Concerning the issue of break time, several of the employees claimed they were recorded as taking numerous 30-minute lunch breaks. Each testified that they typically worked all day without breaks and ate lunch while driving their trucks.

Meal periods may or may not be compensable under the FLSA, depending in large part on whether the employee is relieved from duty, and the amount of time the employer gives for the activity. FLSA regulations state that meal periods must be counted as hours worked unless all three of the following are met:

  1. The meal period is at least 30 minutes, and
  2. The employee is completely relieved from all duties during the period, and
  3. The employee is free to leave the duty post.

The undisputed evidence displayed that the employees took time to eat while performing their primary duties. As a result, this time was deemed primarily for the benefit of the employer and thus compensable.

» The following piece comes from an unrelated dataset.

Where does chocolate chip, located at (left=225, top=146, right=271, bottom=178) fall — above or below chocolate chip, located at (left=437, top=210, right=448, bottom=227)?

Horseplay – Just Another Job Duty, June 22, 2006

by Pete S. Saucier

The Supreme Court of Kansas reversed a long-standing principle that disallowed workers compensation benefits for employees injured by horseplay in the workforce. According to the court majority, the legal climate has changed. Employers must bear the burden of paying for injuries resulting from horseplay in the workplace. Another gem from the state that denies evolution ever occurred.



Cranky Transsexual Is Not Disabled, June 7, 2006

by Kelly C. Hoelzer

Susan Myers worked as a social worker for Cuyahoga County, Ohio from 1982 until her termination in 2000. At the time she was hired, Myers informed her employer that she was a transsexual, explaining the name change on her job application as a result of her sex change in the 1970's. Myers worked without incident for 16 years until she lost out on a promotion to supervisor to a female, Hispanic co-worker. For about two years after that, Myers relationship with her supervisor deteriorated, and Myers was disciplined repeatedly for making derogatory comments to co-workers and clients about Hispanics, including insulting jokes about Spanish- speaking people receiving benefits from the county. Myers was ultimately fired.

Myers sued the county for race, gender, and disability discrimination, claiming that the county did not accommodate her "adjustment disorder" and that she was fired because of her race and sex. In affirming summary judgment in favor of the county, the Sixth Circuit found that Myers' adjustment disorder was not a disability. Myers claimed that because of her "intermittent irritability" working with her Hispanic supervisor, she should be transferred to a different office as an accommodation. The court determined that Myers' irritability is "exactly the sort of minor interference with a major life activity" that does not meet the definition of a disability. The court also found that Myers could not overcome the county's legitimate reasons for firing her based on her unprofessional and insulting behavior towards her Hispanic co-workers and clients. Myers v. Cuyahoga County, No. 05-3370 (6th Cir. May 31, 2006).



Cops in Porn not Protected by First Amendment, June 1, 2006

by Darrell R. VanDeusen

So, you’re a sheriff’s deputy. You’re bored. You and your co-worker decide to film some porn, along with your wives. It’s all done outside of work, but you both get fired when the extracurricular activities are discovered. You file a lawsuit alleging that your First Amendment rights to protected speech were violated. You lose. Thaeter v. Palm Beach County Sheriff's Office, No. 03-13177 (11th Cir. 5/26/06).

The appellate court agreed that the deputies violated Palm Beach County's ethics rules and prohibitions against unauthorized work when they and their wives agreed to participate in an adult Web site. Appearing in pornographic videos and pictures is not an expressive speech on an issue of public concern, said the court. "[P]aid participation . . . in pornographic photographing and videotaping for Internet display for a fee 'does not qualify as matter of public concern under any view of the public concern test'." Oh well. Maybe the deputies can devote all their time to porn now that they no longer have to serve and protect.